The Lancet Open Forum, launched at the very end of 2019, is open to 24 of the 925 private and non-profit institutions registered in the Forum. We looked at the responses among 12 Institutelia journals and garnered responses from a very large number of senior journal editors. We also looked at responses beyond the contributors and rated the journals overall quality and quantity of content. Answers from the experts were overwhelming in support of the initiative, with 99% of respondents supporting it in their journals. Five journals that had an overwhelming presence of experts, the Lancet, Foxconn, and the International AIDS Society received “high marks in 21 NASRI’s 69 thoroughness of grading criteria,” Frank S. Sinz, host, World Health Organization Ambassadors Board, told us in a recent telephone interview.
“I look forward to this initiative to celebrate the continuing impact it has on leading geriatric/nutrition experts through the 1,000.”

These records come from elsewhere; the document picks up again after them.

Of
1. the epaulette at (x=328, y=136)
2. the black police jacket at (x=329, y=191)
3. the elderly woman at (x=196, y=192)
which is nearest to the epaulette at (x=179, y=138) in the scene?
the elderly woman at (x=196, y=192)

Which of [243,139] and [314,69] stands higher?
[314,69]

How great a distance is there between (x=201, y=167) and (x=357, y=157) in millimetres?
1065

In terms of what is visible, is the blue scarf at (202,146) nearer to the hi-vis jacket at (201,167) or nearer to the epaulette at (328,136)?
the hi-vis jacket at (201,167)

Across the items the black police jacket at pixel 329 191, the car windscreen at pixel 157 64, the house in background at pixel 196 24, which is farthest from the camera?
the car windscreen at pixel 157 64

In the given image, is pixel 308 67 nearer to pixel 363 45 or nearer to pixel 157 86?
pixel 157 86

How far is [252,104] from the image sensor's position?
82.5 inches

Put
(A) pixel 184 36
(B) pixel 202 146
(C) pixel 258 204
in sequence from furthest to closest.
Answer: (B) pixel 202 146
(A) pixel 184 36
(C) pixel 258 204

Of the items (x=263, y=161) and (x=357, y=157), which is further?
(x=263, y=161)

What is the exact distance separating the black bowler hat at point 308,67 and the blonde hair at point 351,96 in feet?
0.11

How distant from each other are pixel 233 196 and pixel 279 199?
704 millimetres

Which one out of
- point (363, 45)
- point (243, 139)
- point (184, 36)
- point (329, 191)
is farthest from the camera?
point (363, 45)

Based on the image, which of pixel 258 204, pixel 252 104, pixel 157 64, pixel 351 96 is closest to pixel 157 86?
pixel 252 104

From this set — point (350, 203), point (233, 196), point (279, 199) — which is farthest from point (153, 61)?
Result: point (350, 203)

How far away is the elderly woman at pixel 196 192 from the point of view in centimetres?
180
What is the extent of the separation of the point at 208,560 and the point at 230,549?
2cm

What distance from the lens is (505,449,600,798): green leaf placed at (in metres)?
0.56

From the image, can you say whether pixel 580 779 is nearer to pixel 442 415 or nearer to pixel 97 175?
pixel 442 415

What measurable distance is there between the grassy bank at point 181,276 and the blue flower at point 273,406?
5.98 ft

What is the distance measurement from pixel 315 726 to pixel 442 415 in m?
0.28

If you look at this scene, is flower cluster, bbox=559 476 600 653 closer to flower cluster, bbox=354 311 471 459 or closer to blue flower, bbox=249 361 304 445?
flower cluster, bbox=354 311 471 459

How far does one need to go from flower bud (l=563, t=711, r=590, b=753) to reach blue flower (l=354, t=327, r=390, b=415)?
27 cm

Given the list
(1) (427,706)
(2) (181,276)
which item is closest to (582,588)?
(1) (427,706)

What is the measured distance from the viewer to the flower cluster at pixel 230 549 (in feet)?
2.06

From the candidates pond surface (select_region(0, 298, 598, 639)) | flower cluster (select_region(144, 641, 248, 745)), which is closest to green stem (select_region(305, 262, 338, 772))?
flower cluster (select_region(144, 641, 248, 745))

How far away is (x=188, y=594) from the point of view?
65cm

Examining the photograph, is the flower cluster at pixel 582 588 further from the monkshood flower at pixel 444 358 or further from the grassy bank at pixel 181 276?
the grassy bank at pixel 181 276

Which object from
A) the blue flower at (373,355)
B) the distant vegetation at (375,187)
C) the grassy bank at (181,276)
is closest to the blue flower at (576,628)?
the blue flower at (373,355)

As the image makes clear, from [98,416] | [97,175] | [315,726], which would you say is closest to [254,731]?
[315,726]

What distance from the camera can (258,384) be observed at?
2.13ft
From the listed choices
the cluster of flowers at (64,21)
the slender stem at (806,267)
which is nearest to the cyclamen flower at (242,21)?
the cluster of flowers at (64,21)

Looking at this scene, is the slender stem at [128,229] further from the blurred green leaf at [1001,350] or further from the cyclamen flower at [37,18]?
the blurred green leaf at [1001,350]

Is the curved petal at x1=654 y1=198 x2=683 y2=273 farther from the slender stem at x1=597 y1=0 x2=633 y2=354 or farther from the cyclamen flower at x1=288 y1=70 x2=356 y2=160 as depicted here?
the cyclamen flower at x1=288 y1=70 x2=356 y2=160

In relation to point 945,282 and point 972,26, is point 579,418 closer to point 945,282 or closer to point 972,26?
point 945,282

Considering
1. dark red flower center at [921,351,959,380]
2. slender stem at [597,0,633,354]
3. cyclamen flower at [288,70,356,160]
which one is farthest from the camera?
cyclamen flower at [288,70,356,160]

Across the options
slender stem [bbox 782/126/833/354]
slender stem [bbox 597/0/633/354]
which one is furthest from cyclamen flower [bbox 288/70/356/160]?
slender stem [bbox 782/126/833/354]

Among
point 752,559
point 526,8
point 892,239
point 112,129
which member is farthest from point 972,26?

More than the number of actual scientists who responded to the questions, an ever-larger sample of people who responded indicated a strong support towards the initiative. Studies by the Lancet, Foxconn, the International AIDS Society and Sun Travel International, among others, showed high numbers from all quarters, especially in three highly-recognized fields – health, medical-services, and communication.
“The largest surge that I’ve seen was in health,” said Sarah Jones of the Diabetes & Fibromyalgia Foundation (DfMF). She said that reviews of the journal’s overall health capability and the amount of research and data available to date helped impetus the initiative. “We were very pleased and hugely thankful to pause the global age of screening,” she said.
The initiative was launched as part of Library 4 (CRAN)’s World Health Conference in May 2018. The meeting drew over 20,000 experts from throughout the globe, and the main purpose of the conference was to promote the use of the “open house” model, where experts congregate to disseminate best practice.